In the study, 514 patients who received stents and were prescribed standard dose clopidogrel were characterized by the PREDICT genetic test as more likely to benefit from an alternative antiplatelet therapy. This included 64 patients characterized as poor metabolizers of clopidogrel and 450 characterized as intermediate metabolizers.

The PREDICT test results were posted to the medical record. For all but 33 of these patients, pharmacists also notified attending physicians of the test result. Also, in 134 of these patients, when physicians used the inpatient order entry system to initiate a clopidogrel order, they saw an automated alert about the patient’s PREDICT test result.
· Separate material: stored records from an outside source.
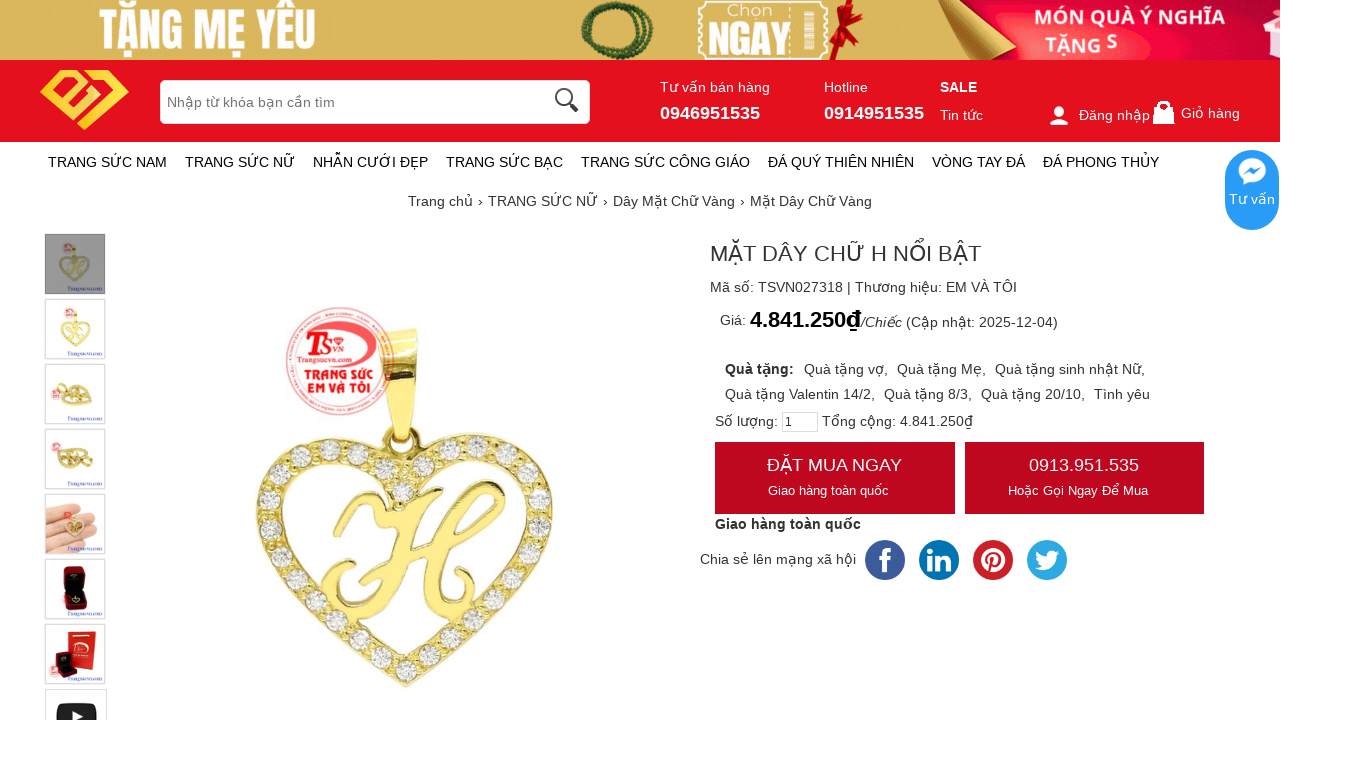

--- FILE ---
content_type: text/html; charset=UTF-8
request_url: https://www.trangsucvn.com/goods.php?act=price&id=27318&attr=&number=1&_=1768965366352
body_size: -15
content:
{"err_msg":"","result":"4.841.250\u20ab","qty":1}

--- FILE ---
content_type: text/plain; charset=utf-8
request_url: https://a.ladipage.com/config
body_size: 351
content:
{"data":{"ladi_client_id":"0f55b172-b78d-4367-9a0e-46bea7f1d610","client_info":{"ip":"13.59.112.71","agent":"Mozilla/5.0 (Macintosh; Intel Mac OS X 10_15_7) AppleWebKit/537.36 (KHTML, like Gecko) Chrome/131.0.0.0 Safari/537.36; ClaudeBot/1.0; +claudebot@anthropic.com)","origin":"https://www.trangsucvn.com","referer":"https://www.trangsucvn.com/goods-27318-mat-day-chu-h-noi-bat.html","os":"OSMacOSX","osVersion":"10.15","device":"DeviceComputer","browser":"BrowserChrome","country":"US","city":"US-OH"},"popupx_configs":[]},"message":"","code":200}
Over a 12-month period, 58 percent of patients who tested as poor metabolizers of clopidogrel with two copies of defective gene, and 33 percent of those who tested as intermediate metabolizers, with one defective copy, were switched by their Vanderbilt doctor to another antiplatelet therapy.

For 304 of these patients, pharmacists took the added step of suggesting an alternative therapy to the prescribing physician. This was ventured after confirming that the patient wasn’t documented to have contraindications for other antiplatelet drugs. Over 12 months, 130 of these 304 patients, or 43 percent, were switched by their doctor to an alternative therapy.

Among 13 high-volume cardiologists, for patients who tested as poor or intermediate metabolizers of clopidogrel, one doctor switched to an alternative antiplatelet in 23 percent cases, another in 68 percent of cases, and the remaining 11 doctors were in between.

“Not all physicians were ready to adopt this as standard practice, as some are waiting for randomized controlled trial data. However, one of the dilemmas of precision medicine is that that type of evidence is not feasible to generate for every biomarker or combination of biomarkers that might impact care,” Peterson said.

“A second important issue is that many other factors influence physician prescribing. Like cost: if physicians switch to a brand name medication, one without the genetic concern, and the patient’s co-pay doubles, triples or more, then the fear is that the patient would discontinue their antiplatelet drug prematurely.

“Also, the alternative medications come with their own risks, which need to be considered before switching.”

Kevin Johnson, M.D., Cornelius Vanderbilt Professor and chair of Biomedical Informatics, was among the study authors.

“This study reminds us that it is not only important to present the genomic status of the patient; it is also important to educate providers about these test results and their implications for patients,” Johnson said.

Peterson said physician response to new routine genetic testing should be expected to vary for different drugs. At a conference this spring, research will be presented regarding Vanderbilt physician responses to routine genetic testing for response to the anticoagulant drug warfarin. According to Peterson, this warfarin study shows a high rate of acceptance among physicians for using genetic factors to calculate medication dose.

Joining Peterson in the study were Julie Field, Ph.D., Kim Unertl, Ph.D., Jonathan Schildcrout, Ph.D., Daniel Johnson, Pharm.D., Yaping Shi, M.S., Ioana Danciu, M.S., John Cleator, M.D., Ph.D., Jill Pulley, MBA, John McPherson, M.D., Josh Denny, M.D., Michael Laposata, M.D., Ph.D., Dan Roden, M.D., and Kevin Johnson, M.D.

The study was supported by grants from the National Institutes of Health (HL122904, HL105198, HL065962, HG006378, HG007253, TR000445) and the Centers for Disease Control and Prevention.